**Problem statement**
Copy the transmittal notice from "Explanation of Content" to "procedures where needed.", renaming "editorial" as "stylistic" wherever it appears.

**Document segment**
* * *

Transmittal No. I-2-28

Chapter: I-2-100, I-2-500, I-2-600 and I-2-700

Subject: Prehearing Analysis and Case Workup, Obtaining Evidence, Conduct of Hearings, and Posthearing Actions

Explanation of Content and Changes

This transmittal revises HALLEX Chapters I-2-100, I-2-500, I-2-600, and I-2-700 to clarify the procedures regarding questioning and cross-examining witnesses and posthearing evidence, and requesting duplicate cassette recordings or transcripts of hearings. It also makes editorial changes in various sections for purposes of clarity and consistency, e.g., it changes the term “securing evidence” to the more commonly used “obtaining evidence,” changes “Disability Determination Service” and “DDS” to the more commonly used “State agency,” inserts acronyms where appropriate, and rewords procedures where needed.

I-2-105 has been revised to make editorial changes.

I-2-110 has been revised to make editorial changes.

* * *

Collected data
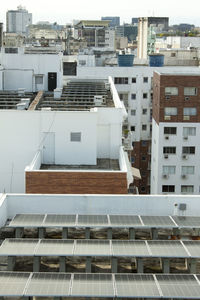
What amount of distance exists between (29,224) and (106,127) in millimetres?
11772

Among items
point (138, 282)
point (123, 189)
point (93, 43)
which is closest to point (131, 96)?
point (123, 189)

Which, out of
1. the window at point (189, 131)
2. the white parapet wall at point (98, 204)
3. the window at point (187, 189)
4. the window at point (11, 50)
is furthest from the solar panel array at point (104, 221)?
the window at point (11, 50)

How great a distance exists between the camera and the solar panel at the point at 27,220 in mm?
16688

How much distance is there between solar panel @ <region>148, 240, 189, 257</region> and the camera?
14.2m

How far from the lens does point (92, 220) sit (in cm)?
1722

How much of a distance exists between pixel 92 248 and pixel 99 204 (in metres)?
4.56

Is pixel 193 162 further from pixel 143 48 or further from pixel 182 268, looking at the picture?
pixel 143 48

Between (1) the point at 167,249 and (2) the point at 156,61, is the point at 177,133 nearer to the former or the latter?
(2) the point at 156,61

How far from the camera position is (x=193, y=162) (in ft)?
161

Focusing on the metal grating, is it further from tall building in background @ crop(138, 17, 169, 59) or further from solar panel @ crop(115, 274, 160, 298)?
tall building in background @ crop(138, 17, 169, 59)

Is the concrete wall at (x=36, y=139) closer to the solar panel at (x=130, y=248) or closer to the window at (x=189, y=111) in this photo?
the solar panel at (x=130, y=248)

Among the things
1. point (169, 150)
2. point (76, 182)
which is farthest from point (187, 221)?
point (169, 150)

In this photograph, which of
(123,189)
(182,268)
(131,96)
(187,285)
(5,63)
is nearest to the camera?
(187,285)

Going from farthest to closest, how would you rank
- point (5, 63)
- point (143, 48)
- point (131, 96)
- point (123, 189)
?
point (143, 48) → point (131, 96) → point (5, 63) → point (123, 189)
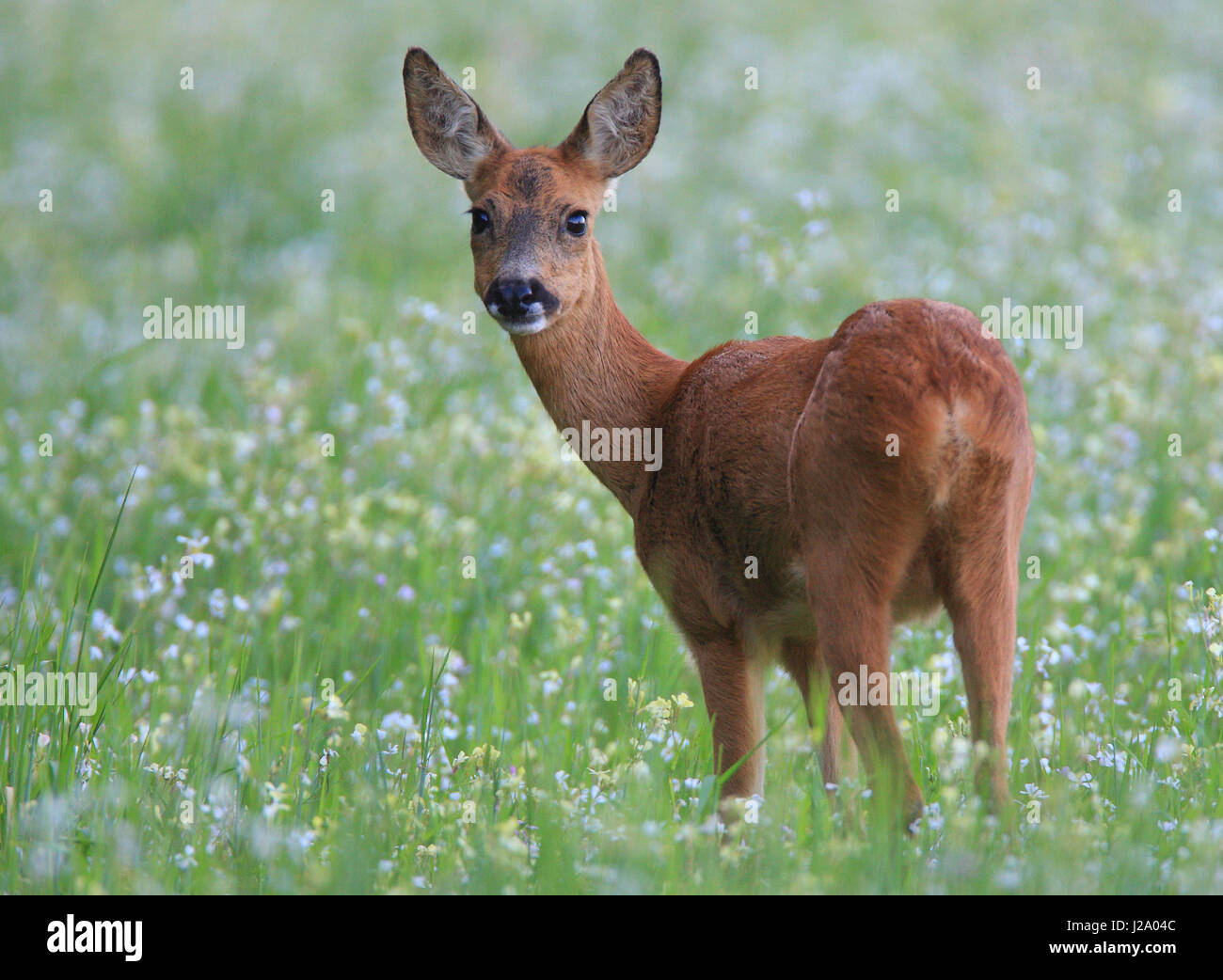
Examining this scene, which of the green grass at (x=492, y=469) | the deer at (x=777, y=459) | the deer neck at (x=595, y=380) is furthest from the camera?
the deer neck at (x=595, y=380)

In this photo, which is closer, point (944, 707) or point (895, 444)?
point (895, 444)

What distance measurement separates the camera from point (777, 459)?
168 inches

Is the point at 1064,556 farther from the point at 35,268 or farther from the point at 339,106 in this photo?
the point at 339,106

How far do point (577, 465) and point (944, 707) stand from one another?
2.43 meters

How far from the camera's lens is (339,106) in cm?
1452

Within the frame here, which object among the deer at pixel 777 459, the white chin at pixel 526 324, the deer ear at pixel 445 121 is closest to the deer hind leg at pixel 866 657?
the deer at pixel 777 459

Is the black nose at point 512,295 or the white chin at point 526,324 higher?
the black nose at point 512,295

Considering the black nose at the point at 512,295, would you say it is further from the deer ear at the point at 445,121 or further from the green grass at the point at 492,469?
the green grass at the point at 492,469

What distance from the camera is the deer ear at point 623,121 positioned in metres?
5.34

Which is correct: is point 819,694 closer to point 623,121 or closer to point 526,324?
point 526,324

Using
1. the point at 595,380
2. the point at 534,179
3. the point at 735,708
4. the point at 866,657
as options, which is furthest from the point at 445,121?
the point at 866,657

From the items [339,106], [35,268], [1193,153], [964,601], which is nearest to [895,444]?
[964,601]

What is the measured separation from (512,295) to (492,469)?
2.40 metres

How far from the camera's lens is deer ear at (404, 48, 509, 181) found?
550 centimetres
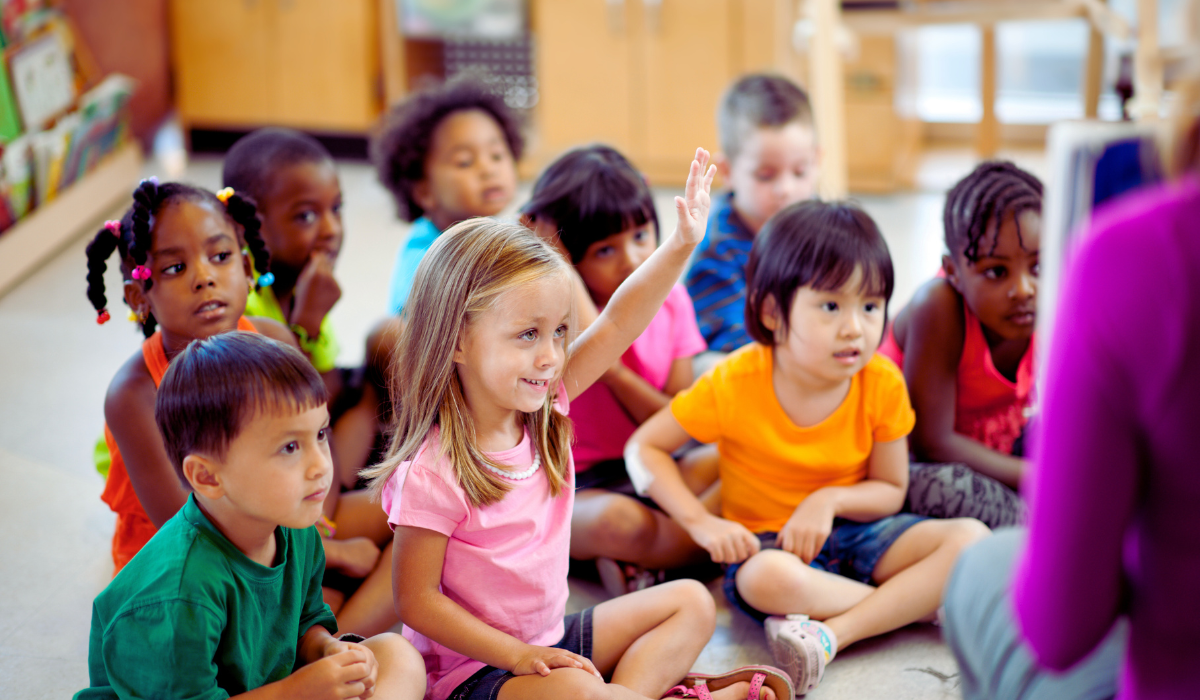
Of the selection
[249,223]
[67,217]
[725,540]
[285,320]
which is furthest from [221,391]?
[67,217]

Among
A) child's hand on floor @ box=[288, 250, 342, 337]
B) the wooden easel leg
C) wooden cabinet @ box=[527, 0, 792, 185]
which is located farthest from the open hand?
wooden cabinet @ box=[527, 0, 792, 185]

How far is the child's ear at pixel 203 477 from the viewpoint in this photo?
105cm

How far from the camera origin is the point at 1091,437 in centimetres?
66

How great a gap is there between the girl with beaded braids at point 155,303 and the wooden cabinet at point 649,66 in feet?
7.50

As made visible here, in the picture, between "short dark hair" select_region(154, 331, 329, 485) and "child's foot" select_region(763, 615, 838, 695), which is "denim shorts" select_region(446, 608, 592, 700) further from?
"short dark hair" select_region(154, 331, 329, 485)

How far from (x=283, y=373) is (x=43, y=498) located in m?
1.02

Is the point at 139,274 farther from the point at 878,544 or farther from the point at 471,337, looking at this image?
the point at 878,544

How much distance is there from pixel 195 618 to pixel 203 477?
0.13 metres

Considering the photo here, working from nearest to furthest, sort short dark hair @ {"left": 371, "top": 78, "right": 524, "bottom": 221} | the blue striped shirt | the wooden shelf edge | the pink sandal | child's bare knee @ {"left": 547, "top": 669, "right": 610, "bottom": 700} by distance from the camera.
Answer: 1. child's bare knee @ {"left": 547, "top": 669, "right": 610, "bottom": 700}
2. the pink sandal
3. the blue striped shirt
4. short dark hair @ {"left": 371, "top": 78, "right": 524, "bottom": 221}
5. the wooden shelf edge

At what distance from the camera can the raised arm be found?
1.20 metres

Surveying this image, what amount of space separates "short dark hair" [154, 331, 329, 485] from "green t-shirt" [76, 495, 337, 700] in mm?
73

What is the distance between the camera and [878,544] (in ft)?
4.78

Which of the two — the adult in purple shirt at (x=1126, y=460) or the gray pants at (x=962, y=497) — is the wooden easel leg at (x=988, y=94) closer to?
the gray pants at (x=962, y=497)

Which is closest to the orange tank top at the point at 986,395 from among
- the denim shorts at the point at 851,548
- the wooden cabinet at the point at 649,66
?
the denim shorts at the point at 851,548
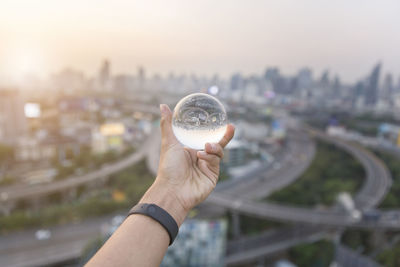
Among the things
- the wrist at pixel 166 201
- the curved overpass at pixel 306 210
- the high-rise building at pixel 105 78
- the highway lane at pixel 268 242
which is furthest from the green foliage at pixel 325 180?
the high-rise building at pixel 105 78

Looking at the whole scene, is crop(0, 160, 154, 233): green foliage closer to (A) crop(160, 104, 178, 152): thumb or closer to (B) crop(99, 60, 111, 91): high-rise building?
(A) crop(160, 104, 178, 152): thumb

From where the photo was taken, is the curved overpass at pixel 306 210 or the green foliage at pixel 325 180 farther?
the green foliage at pixel 325 180

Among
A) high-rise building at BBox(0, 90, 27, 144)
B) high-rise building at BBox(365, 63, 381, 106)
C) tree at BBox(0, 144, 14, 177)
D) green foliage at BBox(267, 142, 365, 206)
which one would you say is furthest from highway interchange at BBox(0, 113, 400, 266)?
high-rise building at BBox(365, 63, 381, 106)

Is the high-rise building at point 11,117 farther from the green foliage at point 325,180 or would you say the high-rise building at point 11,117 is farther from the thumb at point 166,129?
the thumb at point 166,129

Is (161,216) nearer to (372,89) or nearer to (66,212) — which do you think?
(66,212)

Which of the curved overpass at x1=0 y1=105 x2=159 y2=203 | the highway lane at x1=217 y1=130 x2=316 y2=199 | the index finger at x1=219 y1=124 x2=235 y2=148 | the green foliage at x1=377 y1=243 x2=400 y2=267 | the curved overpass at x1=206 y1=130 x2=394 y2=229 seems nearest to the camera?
the index finger at x1=219 y1=124 x2=235 y2=148

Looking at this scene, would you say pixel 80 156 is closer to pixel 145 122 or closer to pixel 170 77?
pixel 145 122

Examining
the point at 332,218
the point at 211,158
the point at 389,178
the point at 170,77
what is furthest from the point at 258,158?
the point at 211,158
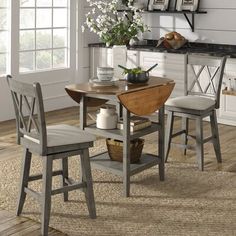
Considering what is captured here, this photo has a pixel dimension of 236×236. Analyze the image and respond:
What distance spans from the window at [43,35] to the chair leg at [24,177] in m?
2.84

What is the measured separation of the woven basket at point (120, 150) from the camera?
3.80 meters

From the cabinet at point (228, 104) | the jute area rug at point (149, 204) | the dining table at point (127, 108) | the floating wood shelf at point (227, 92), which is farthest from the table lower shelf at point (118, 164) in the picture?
the cabinet at point (228, 104)

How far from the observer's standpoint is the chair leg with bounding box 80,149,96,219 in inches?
121

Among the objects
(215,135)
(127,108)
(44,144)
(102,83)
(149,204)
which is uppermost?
(102,83)

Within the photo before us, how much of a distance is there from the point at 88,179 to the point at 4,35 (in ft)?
9.67

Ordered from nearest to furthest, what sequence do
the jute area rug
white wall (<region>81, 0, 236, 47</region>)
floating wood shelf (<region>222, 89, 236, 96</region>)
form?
the jute area rug, floating wood shelf (<region>222, 89, 236, 96</region>), white wall (<region>81, 0, 236, 47</region>)

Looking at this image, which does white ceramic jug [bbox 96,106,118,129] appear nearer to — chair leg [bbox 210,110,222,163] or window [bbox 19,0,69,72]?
chair leg [bbox 210,110,222,163]

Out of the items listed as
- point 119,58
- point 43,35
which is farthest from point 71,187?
point 43,35

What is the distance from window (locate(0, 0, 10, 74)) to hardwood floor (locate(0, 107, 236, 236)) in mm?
607

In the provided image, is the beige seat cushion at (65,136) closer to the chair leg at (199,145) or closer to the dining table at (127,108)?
the dining table at (127,108)

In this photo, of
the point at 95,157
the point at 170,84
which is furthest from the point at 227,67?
the point at 95,157

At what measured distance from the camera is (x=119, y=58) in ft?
13.0

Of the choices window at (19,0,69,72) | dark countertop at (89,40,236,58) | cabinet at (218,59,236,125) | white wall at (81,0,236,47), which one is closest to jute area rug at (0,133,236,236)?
cabinet at (218,59,236,125)

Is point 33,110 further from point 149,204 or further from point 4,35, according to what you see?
point 4,35
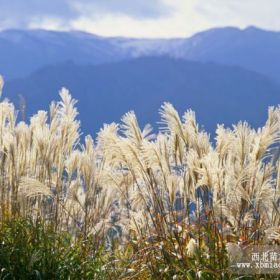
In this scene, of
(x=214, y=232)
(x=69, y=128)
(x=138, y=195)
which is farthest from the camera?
(x=69, y=128)

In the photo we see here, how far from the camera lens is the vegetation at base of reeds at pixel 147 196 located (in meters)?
4.06

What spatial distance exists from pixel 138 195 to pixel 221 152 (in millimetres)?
792

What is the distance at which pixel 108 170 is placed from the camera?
4.86 m

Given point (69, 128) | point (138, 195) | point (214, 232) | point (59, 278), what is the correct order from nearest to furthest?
point (214, 232), point (59, 278), point (138, 195), point (69, 128)

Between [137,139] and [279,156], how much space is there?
42.0 inches

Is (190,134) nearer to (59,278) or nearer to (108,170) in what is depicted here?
(108,170)

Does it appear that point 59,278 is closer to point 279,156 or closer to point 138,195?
point 138,195

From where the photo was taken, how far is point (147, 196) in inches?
185

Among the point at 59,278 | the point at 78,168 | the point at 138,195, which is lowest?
the point at 59,278

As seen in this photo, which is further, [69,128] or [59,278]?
[69,128]

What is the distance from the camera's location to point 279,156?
4555mm

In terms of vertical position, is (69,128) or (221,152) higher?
(69,128)

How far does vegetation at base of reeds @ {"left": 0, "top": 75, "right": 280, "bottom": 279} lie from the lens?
4062 millimetres

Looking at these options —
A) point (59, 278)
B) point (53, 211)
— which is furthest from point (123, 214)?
point (59, 278)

* * *

**Result of the exercise**
Explanation of Content and Changes

This transmittal revises HALLEX Chapters I-2-100, I-2-500, I-2-600, and I-2-700 to clarify the procedures regarding questioning and cross-examining witnesses and posthearing evidence, and requesting duplicate cassette recordings or transcripts of hearings. It also makes stylistic changes in various sections for purposes of clarity and consistency, e.g., it changes the term “securing evidence” to the more commonly used “obtaining evidence,” changes “Disability Determination Service” and “DDS” to the more commonly used “State agency,” inserts acronyms where appropriate, and rewords procedures where needed.